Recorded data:
■ ■ ■ ■ ■ ■ ■

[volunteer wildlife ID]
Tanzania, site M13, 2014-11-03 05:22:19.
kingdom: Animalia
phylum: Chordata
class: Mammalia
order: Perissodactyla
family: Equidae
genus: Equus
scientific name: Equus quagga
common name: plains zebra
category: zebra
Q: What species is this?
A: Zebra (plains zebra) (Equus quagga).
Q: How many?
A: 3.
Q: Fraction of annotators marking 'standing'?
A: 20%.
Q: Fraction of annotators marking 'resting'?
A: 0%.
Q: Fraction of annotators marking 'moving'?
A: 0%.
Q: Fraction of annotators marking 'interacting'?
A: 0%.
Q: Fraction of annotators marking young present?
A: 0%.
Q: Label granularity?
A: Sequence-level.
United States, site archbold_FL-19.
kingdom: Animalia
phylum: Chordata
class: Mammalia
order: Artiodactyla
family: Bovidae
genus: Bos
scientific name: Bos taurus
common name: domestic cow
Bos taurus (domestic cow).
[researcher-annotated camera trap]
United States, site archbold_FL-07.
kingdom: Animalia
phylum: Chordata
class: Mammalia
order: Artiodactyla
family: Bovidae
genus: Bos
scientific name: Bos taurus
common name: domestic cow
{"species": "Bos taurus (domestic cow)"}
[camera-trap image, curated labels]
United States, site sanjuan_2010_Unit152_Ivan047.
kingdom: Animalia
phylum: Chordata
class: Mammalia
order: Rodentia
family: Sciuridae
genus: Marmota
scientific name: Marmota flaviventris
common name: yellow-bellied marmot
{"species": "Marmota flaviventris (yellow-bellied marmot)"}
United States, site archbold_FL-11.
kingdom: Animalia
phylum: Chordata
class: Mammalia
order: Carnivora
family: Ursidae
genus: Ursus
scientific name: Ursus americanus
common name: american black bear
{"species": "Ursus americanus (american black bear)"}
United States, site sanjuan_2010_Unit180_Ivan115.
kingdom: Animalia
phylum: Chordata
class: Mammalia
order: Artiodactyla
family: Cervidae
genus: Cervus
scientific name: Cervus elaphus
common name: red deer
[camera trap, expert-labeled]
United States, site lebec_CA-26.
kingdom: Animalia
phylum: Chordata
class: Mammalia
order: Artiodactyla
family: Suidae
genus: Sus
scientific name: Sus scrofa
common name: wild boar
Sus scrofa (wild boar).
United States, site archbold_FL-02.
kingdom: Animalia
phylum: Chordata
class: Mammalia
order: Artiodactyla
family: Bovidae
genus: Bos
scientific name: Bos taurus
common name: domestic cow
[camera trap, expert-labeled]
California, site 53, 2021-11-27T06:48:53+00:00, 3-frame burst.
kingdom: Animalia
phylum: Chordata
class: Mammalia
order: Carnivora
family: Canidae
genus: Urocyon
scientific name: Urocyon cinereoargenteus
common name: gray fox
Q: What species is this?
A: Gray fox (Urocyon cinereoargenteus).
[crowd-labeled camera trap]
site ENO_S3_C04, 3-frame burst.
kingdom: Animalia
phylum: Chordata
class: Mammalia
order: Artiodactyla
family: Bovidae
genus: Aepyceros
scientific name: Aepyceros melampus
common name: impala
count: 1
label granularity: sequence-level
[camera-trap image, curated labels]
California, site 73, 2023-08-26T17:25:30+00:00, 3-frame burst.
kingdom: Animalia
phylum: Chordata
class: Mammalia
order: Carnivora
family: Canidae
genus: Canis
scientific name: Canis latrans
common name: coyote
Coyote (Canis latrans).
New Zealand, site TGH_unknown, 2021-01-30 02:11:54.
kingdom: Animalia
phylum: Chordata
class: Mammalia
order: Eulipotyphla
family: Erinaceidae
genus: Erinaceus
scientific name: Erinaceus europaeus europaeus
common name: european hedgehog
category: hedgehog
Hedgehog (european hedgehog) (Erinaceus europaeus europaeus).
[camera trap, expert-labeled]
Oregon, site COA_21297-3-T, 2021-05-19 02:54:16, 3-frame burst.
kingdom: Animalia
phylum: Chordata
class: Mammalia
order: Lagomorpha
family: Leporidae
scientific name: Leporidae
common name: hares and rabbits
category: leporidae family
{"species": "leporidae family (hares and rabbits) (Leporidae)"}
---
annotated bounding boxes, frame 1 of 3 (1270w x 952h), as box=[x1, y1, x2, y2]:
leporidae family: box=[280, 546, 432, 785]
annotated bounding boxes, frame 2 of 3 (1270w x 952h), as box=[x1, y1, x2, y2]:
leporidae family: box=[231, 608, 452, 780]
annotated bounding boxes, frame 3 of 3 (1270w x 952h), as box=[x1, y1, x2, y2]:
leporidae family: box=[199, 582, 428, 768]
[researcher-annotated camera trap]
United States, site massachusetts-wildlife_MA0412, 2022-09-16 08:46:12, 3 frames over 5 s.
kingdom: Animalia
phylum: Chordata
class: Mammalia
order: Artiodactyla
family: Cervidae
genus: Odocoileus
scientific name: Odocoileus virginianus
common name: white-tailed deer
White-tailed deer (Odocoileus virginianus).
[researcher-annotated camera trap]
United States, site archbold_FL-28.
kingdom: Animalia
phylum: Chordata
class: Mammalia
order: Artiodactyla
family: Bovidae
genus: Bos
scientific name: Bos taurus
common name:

■ ■ ■ ■ ■ ■ ■

● Task description
To complete this exercise, set down every line above exactly once more.

● The completed task
[volunteer wildlife ID]
Tanzania, site M13, 2014-11-03 05:22:19.
kingdom: Animalia
phylum: Chordata
class: Mammalia
order: Perissodactyla
family: Equidae
genus: Equus
scientific name: Equus quagga
common name: plains zebra
category: zebra
Q: What species is this?
A: Zebra (plains zebra) (Equus quagga).
Q: How many?
A: 3.
Q: Fraction of annotators marking 'standing'?
A: 20%.
Q: Fraction of annotators marking 'resting'?
A: 0%.
Q: Fraction of annotators marking 'moving'?
A: 0%.
Q: Fraction of annotators marking 'interacting'?
A: 0%.
Q: Fraction of annotators marking young present?
A: 0%.
Q: Label granularity?
A: Sequence-level.
United States, site archbold_FL-19.
kingdom: Animalia
phylum: Chordata
class: Mammalia
order: Artiodactyla
family: Bovidae
genus: Bos
scientific name: Bos taurus
common name: domestic cow
Bos taurus (domestic cow).
[researcher-annotated camera trap]
United States, site archbold_FL-07.
kingdom: Animalia
phylum: Chordata
class: Mammalia
order: Artiodactyla
family: Bovidae
genus: Bos
scientific name: Bos taurus
common name: domestic cow
{"species": "Bos taurus (domestic cow)"}
[camera-trap image, curated labels]
United States, site sanjuan_2010_Unit152_Ivan047.
kingdom: Animalia
phylum: Chordata
class: Mammalia
order: Rodentia
family: Sciuridae
genus: Marmota
scientific name: Marmota flaviventris
common name: yellow-bellied marmot
{"species": "Marmota flaviventris (yellow-bellied marmot)"}
United States, site archbold_FL-11.
kingdom: Animalia
phylum: Chordata
class: Mammalia
order: Carnivora
family: Ursidae
genus: Ursus
scientific name: Ursus americanus
common name: american black bear
{"species": "Ursus americanus (american black bear)"}
United States, site sanjuan_2010_Unit180_Ivan115.
kingdom: Animalia
phylum: Chordata
class: Mammalia
order: Artiodactyla
family: Cervidae
genus: Cervus
scientific name: Cervus elaphus
common name: red deer
[camera trap, expert-labeled]
United States, site lebec_CA-26.
kingdom: Animalia
phylum: Chordata
class: Mammalia
order: Artiodactyla
family: Suidae
genus: Sus
scientific name: Sus scrofa
common name: wild boar
Sus scrofa (wild boar).
United States, site archbold_FL-02.
kingdom: Animalia
phylum: Chordata
class: Mammalia
order: Artiodactyla
family: Bovidae
genus: Bos
scientific name: Bos taurus
common name: domestic cow
[camera trap, expert-labeled]
California, site 53, 2021-11-27T06:48:53+00:00, 3-frame burst.
kingdom: Animalia
phylum: Chordata
class: Mammalia
order: Carnivora
family: Canidae
genus: Urocyon
scientific name: Urocyon cinereoargenteus
common name: gray fox
Q: What species is this?
A: Gray fox (Urocyon cinereoargenteus).
[crowd-labeled camera trap]
site ENO_S3_C04, 3-frame burst.
kingdom: Animalia
phylum: Chordata
class: Mammalia
order: Artiodactyla
family: Bovidae
genus: Aepyceros
scientific name: Aepyceros melampus
common name: impala
count: 1
label granularity: sequence-level
[camera-trap image, curated labels]
California, site 73, 2023-08-26T17:25:30+00:00, 3-frame burst.
kingdom: Animalia
phylum: Chordata
class: Mammalia
order: Carnivora
family: Canidae
genus: Canis
scientific name: Canis latrans
common name: coyote
Coyote (Canis latrans).
New Zealand, site TGH_unknown, 2021-01-30 02:11:54.
kingdom: Animalia
phylum: Chordata
class: Mammalia
order: Eulipotyphla
family: Erinaceidae
genus: Erinaceus
scientific name: Erinaceus europaeus europaeus
common name: european hedgehog
category: hedgehog
Hedgehog (european hedgehog) (Erinaceus europaeus europaeus).
[camera trap, expert-labeled]
Oregon, site COA_21297-3-T, 2021-05-19 02:54:16, 3-frame burst.
kingdom: Animalia
phylum: Chordata
class: Mammalia
order: Lagomorpha
family: Leporidae
scientific name: Leporidae
common name: hares and rabbits
category: leporidae family
{"species": "leporidae family (hares and rabbits) (Leporidae)"}
---
annotated bounding boxes, frame 1 of 3 (1270w x 952h), as box=[x1, y1, x2, y2]:
leporidae family: box=[280, 546, 432, 785]
annotated bounding boxes, frame 2 of 3 (1270w x 952h), as box=[x1, y1, x2, y2]:
leporidae family: box=[231, 608, 452, 780]
annotated bounding boxes, frame 3 of 3 (1270w x 952h), as box=[x1, y1, x2, y2]:
leporidae family: box=[199, 582, 428, 768]
[researcher-annotated camera trap]
United States, site massachusetts-wildlife_MA0412, 2022-09-16 08:46:12, 3 frames over 5 s.
kingdom: Animalia
phylum: Chordata
class: Mammalia
order: Artiodactyla
family: Cervidae
genus: Odocoileus
scientific name: Odocoileus virginianus
common name: white-tailed deer
White-tailed deer (Odocoileus virginianus).
[researcher-annotated camera trap]
United States, site archbold_FL-28.
kingdom: Animalia
phylum: Chordata
class: Mammalia
order: Artiodactyla
family: Bovidae
genus: Bos
scientific name: Bos taurus
common name:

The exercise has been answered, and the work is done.